What a Rigger Does

Riggers can perform a multitude of tasks in their day-to-day work assignments. Because Riggers can work in a number of specialty fields, the following list of typical functions that Riggers perform should not be taken as necessarily complete. In rough order these functions can consist of,

Rigging Equipment And Hardware Selection
Riggers can be responsible for the correct selection of the proper gear to be used. Among other items to select from, this gear, or equipment and hardware, can consist of slings, spreader bars, and pulleys, to match the specific load's weight and size requirements.

Inspection and Testing
In order to promote safety and reliability, Riggers can be responsible for performing inspections, and testing if necessary, of the selected rigging equipment and hardware. Inspection and testing requires the Rigger to have special background knowledge and experience.

Load Assessment
Riggers must be able to analyze and evaluate loads based on weight, shape, and size in order to establish the correct attachment points for lifting. The approximate location of the load's center of gravity and the load's potential for rotation during flight must be estimated. A check for adequate underlying structural support for machinery moves may be in order.

Preparation of Destination
Using hand and power tools, the Rigger can be required to arrange adequate, leveled temporary support in the form of cribbing, chocks, or staging at load destinations.

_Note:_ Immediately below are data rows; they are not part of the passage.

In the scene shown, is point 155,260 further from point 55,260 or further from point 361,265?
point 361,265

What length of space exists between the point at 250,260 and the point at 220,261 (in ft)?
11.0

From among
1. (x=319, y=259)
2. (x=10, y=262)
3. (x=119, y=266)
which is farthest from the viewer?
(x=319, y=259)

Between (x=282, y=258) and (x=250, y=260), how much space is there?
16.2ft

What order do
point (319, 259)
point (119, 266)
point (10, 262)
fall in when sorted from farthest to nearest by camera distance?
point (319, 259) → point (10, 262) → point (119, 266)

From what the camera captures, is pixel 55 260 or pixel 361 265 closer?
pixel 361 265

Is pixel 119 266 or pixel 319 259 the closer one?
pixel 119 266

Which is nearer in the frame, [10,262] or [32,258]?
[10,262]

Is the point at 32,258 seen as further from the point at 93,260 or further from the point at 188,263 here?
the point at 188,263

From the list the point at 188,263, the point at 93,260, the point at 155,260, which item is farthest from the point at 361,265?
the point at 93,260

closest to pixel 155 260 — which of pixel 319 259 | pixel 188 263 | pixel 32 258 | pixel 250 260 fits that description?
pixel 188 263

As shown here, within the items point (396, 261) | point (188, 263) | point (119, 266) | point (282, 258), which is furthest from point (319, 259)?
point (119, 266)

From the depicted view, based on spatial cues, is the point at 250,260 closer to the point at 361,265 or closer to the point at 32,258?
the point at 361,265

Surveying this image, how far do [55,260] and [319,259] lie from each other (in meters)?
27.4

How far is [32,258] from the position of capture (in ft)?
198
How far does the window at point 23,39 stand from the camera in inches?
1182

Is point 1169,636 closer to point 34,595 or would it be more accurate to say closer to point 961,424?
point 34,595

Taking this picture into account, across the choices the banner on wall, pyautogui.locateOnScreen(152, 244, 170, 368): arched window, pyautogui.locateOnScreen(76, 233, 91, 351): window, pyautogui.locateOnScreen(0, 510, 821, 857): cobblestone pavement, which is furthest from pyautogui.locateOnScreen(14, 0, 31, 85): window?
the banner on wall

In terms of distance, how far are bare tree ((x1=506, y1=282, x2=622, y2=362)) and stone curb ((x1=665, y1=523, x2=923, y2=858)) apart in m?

Acting somewhat as a millwright, the Rigger may on occasion become involved in the alignment, leveling, and permanent anchoring of machinery.

Hoist Attachment
Using the properly selected hardware, the Rigger can be responsible for the correct attachment of pulleys, and blocks to adequate fixed overhead structures such as beams or the attachment of slings to permanent or mobile hoisting equipment.

Rigging Equipment and Hardware Manipulation
During lifts and moves, the Rigger must manipulate rigging lines, hoists, and transitional gear associated with the load. This could entail the repositioning of rollers or the addition or removal of air bearings. The tilting, dipping, or turning of suspended loads using multiple-point suspension techniques to allow for movement under, over, or around obstacles may come in to play. Controlling the movement of the load through narrow openings or confined spaces is a possibility.

During the course of these typical functions, the Rigger must verbally and through proper hand signals, safely direct hoist operators, other Riggers, and other workers engaged in lifting and moving loads.